(Scene-based spatial questions)
..............................
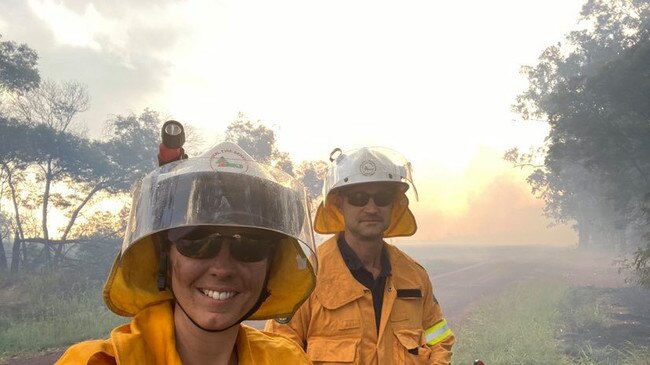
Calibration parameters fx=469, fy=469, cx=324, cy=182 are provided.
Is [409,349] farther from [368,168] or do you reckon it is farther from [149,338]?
[149,338]

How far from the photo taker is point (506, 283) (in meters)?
20.2

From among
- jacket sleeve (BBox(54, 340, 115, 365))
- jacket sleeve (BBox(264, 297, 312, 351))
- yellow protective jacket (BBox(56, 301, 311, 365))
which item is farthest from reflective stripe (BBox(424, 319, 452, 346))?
jacket sleeve (BBox(54, 340, 115, 365))

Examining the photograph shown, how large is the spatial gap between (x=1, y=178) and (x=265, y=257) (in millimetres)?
23641

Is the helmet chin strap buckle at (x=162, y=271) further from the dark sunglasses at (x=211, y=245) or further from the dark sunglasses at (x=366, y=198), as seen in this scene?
the dark sunglasses at (x=366, y=198)

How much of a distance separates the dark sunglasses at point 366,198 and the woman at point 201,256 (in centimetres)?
146

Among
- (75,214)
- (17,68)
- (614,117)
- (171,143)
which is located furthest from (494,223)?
(171,143)

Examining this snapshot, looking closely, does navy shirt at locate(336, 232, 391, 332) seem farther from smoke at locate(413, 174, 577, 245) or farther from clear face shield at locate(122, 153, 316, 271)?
smoke at locate(413, 174, 577, 245)

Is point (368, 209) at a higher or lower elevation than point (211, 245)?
higher

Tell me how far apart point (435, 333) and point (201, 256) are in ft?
6.49

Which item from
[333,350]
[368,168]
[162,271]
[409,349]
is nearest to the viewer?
[162,271]

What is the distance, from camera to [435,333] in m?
2.96

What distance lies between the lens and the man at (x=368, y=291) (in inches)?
104

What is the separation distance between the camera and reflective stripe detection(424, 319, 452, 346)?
292cm

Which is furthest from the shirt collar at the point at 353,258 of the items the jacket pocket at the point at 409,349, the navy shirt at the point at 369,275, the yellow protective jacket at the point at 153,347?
the yellow protective jacket at the point at 153,347
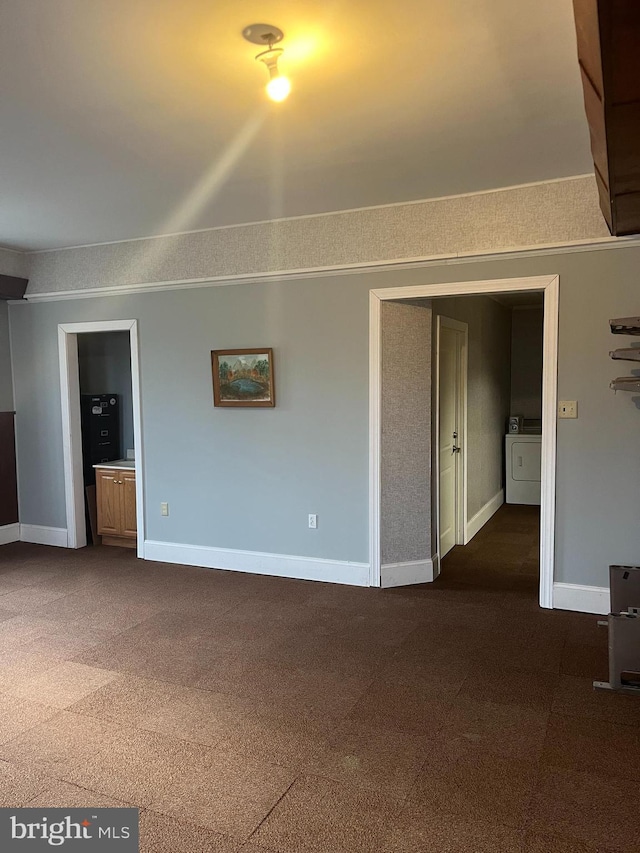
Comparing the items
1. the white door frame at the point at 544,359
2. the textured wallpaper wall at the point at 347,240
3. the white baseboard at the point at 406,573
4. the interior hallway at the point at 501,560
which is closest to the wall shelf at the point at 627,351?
the white door frame at the point at 544,359

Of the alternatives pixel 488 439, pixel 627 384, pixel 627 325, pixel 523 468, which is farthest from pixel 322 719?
pixel 523 468

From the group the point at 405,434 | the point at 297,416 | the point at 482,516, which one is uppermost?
the point at 297,416

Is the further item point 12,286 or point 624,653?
point 12,286

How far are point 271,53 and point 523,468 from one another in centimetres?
636

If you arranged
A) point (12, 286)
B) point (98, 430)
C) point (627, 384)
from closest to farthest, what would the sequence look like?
point (627, 384) < point (12, 286) < point (98, 430)

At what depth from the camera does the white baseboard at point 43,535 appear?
20.3ft

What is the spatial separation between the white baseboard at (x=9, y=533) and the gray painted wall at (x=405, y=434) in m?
3.87

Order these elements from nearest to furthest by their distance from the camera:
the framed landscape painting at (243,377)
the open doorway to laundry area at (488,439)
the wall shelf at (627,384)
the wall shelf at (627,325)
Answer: the wall shelf at (627,325) → the wall shelf at (627,384) → the framed landscape painting at (243,377) → the open doorway to laundry area at (488,439)

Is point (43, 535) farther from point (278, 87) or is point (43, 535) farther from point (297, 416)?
point (278, 87)

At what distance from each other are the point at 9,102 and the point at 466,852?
11.0 ft

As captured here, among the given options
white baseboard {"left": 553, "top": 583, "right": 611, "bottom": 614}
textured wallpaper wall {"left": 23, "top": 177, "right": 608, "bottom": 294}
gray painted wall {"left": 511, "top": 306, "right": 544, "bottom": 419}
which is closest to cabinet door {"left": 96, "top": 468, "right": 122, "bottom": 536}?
textured wallpaper wall {"left": 23, "top": 177, "right": 608, "bottom": 294}

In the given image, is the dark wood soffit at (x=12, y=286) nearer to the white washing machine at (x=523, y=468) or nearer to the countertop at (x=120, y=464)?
the countertop at (x=120, y=464)

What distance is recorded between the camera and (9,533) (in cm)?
634

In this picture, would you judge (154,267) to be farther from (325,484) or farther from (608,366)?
(608,366)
..............................
Return all of the data above verbatim, omitting the pictures.

Calibration parameters fx=469, fy=469, cx=324, cy=182 are provided.
Is [409,349] farther from [368,168] or do you reckon it is farther from [149,338]?
[149,338]

How far from the photo taker is point (506, 283) (in meters)?
20.2

From among
- jacket sleeve (BBox(54, 340, 115, 365))
- jacket sleeve (BBox(264, 297, 312, 351))
- yellow protective jacket (BBox(56, 301, 311, 365))
which item is farthest from reflective stripe (BBox(424, 319, 452, 346))?
jacket sleeve (BBox(54, 340, 115, 365))

Examining the photograph shown, how large is the spatial gap between (x=1, y=178) and (x=265, y=257) (in millimetres)?
23641

Is the helmet chin strap buckle at (x=162, y=271) further from the dark sunglasses at (x=211, y=245) or further from the dark sunglasses at (x=366, y=198), as seen in this scene?
the dark sunglasses at (x=366, y=198)

How much of a distance separates the dark sunglasses at point 366,198 and the woman at point 201,256 (in centimetres)?
146

Among
- (75,214)
- (17,68)
- (614,117)
- (171,143)
which is located furthest from (494,223)?
(171,143)

Examining this snapshot, looking closely, does navy shirt at locate(336, 232, 391, 332) seem farther from smoke at locate(413, 174, 577, 245) or farther from clear face shield at locate(122, 153, 316, 271)?
smoke at locate(413, 174, 577, 245)

Is point (368, 209) at a higher or lower elevation than point (211, 245)?
higher

Tell me how far apart point (435, 333) and point (201, 256) are in ft?
6.49

Which item from
[333,350]
[368,168]
[162,271]
[409,349]
is nearest to the viewer?
[162,271]

What is the distance, from camera to [435,333] in m?
2.96

What distance lies between the lens and the man at (x=368, y=291) (in inches)?
104

What is the separation distance between the camera and reflective stripe detection(424, 319, 452, 346)?
292cm

Which is furthest from the shirt collar at the point at 353,258 of the items the jacket pocket at the point at 409,349, the navy shirt at the point at 369,275, the yellow protective jacket at the point at 153,347?
the yellow protective jacket at the point at 153,347
Comparing the items
1. the white door frame at the point at 544,359
2. the textured wallpaper wall at the point at 347,240
3. the white baseboard at the point at 406,573
4. the interior hallway at the point at 501,560
which is closest to the wall shelf at the point at 627,351?
the white door frame at the point at 544,359

Of the alternatives pixel 488 439, pixel 627 384, pixel 627 325, pixel 523 468, which is farthest from pixel 322 719?
pixel 523 468

From the group the point at 405,434 | the point at 297,416 | the point at 482,516, which one is uppermost?
the point at 297,416

Is the further item point 12,286 or point 624,653?
point 12,286

How far are point 271,53 and point 523,468 from one another in centimetres?
636

If you arranged
A) point (12, 286)
B) point (98, 430)
C) point (627, 384)
from closest to farthest, what would the sequence look like?
point (627, 384) < point (12, 286) < point (98, 430)

At what depth from the camera does the white baseboard at point 43,535 appear?
20.3ft

What is the spatial separation between the white baseboard at (x=9, y=533) and the gray painted wall at (x=405, y=434) in m?
3.87

Order these elements from nearest to furthest by their distance from the camera:
the framed landscape painting at (243,377)
the open doorway to laundry area at (488,439)
the wall shelf at (627,384)
the wall shelf at (627,325)
Answer: the wall shelf at (627,325) → the wall shelf at (627,384) → the framed landscape painting at (243,377) → the open doorway to laundry area at (488,439)

Is point (43, 535) farther from point (278, 87) or is point (43, 535) farther from point (297, 416)?
point (278, 87)

At what distance from each other are the point at 9,102 and the point at 466,852?
11.0 ft

As captured here, among the given options
white baseboard {"left": 553, "top": 583, "right": 611, "bottom": 614}
textured wallpaper wall {"left": 23, "top": 177, "right": 608, "bottom": 294}
gray painted wall {"left": 511, "top": 306, "right": 544, "bottom": 419}
which is closest to cabinet door {"left": 96, "top": 468, "right": 122, "bottom": 536}?
textured wallpaper wall {"left": 23, "top": 177, "right": 608, "bottom": 294}

In the given image, is the dark wood soffit at (x=12, y=286) nearer to the white washing machine at (x=523, y=468) or nearer to the countertop at (x=120, y=464)?
the countertop at (x=120, y=464)

What distance is recorded between the camera and (9,533) (in cm)?
634

In this picture, would you judge (154,267) to be farther from (325,484) or farther from (608,366)?
(608,366)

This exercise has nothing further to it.